Written instruction: Edit the records below by replacing "standing woman" with "upright woman" wherever it appears. Keep everything else the same.

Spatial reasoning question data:
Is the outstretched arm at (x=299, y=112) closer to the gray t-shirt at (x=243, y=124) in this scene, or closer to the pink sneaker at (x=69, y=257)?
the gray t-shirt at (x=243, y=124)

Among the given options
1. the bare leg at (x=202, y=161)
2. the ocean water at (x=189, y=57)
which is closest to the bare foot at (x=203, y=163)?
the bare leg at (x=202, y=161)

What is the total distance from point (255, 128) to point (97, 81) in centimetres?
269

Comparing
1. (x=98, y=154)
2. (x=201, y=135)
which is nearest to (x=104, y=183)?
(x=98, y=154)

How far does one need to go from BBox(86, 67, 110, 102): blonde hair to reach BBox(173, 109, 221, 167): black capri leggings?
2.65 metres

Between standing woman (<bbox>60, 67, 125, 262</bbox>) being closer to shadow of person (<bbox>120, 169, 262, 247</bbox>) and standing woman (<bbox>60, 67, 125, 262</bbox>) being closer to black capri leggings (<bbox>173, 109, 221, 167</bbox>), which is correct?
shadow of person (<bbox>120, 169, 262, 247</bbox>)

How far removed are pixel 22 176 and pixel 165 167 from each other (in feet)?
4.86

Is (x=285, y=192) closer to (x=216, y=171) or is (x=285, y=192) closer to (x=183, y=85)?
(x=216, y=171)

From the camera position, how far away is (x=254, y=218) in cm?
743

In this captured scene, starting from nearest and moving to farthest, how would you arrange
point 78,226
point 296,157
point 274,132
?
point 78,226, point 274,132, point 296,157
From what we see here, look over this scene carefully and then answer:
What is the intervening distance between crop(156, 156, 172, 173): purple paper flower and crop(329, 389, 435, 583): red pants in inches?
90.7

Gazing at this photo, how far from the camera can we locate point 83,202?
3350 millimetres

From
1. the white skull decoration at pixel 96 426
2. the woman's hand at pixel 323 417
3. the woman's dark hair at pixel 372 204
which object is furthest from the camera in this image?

Answer below:
Is the outstretched arm at (x=299, y=112) closer to the gray t-shirt at (x=243, y=124) in this scene, or closer to the pink sneaker at (x=69, y=257)?
the gray t-shirt at (x=243, y=124)

Among the given options
1. the bare leg at (x=202, y=161)
2. the ocean water at (x=189, y=57)
which is closest to the bare foot at (x=203, y=163)?
the bare leg at (x=202, y=161)

What is the total distance from point (255, 128) to point (97, 81) in centimetres?
269

Comparing
1. (x=98, y=154)
2. (x=201, y=135)
which is nearest to (x=104, y=183)?
(x=98, y=154)

How far does one need to go from BBox(86, 67, 110, 102): blonde hair to reach BBox(173, 109, 221, 167): black capri leggings?
2.65 metres

Between upright woman (<bbox>60, 67, 125, 262</bbox>) being closer to shadow of person (<bbox>120, 169, 262, 247</bbox>) and upright woman (<bbox>60, 67, 125, 262</bbox>) being closer to black capri leggings (<bbox>173, 109, 221, 167</bbox>), which is correct?
shadow of person (<bbox>120, 169, 262, 247</bbox>)

How far removed are pixel 22 176 and pixel 165 167 from each other (in feet)?
4.86

Is (x=285, y=192) closer to (x=216, y=171) or is (x=285, y=192) closer to (x=183, y=85)?
(x=216, y=171)

From the camera position, how far away is (x=254, y=218) in cm?
743

In this captured scene, starting from nearest and moving to farthest, how would you arrange
point 78,226
point 296,157
point 274,132
?
point 78,226, point 274,132, point 296,157
From what we see here, look over this scene carefully and then answer:
What is the intervening distance between crop(156, 156, 172, 173): purple paper flower and crop(329, 389, 435, 583): red pants in inches?
90.7

Gazing at this photo, how far from the camera can we locate point 83,202?
3350 millimetres

From
1. the white skull decoration at pixel 96 426
2. the woman's hand at pixel 323 417
3. the woman's dark hair at pixel 372 204
which object is furthest from the camera in this image?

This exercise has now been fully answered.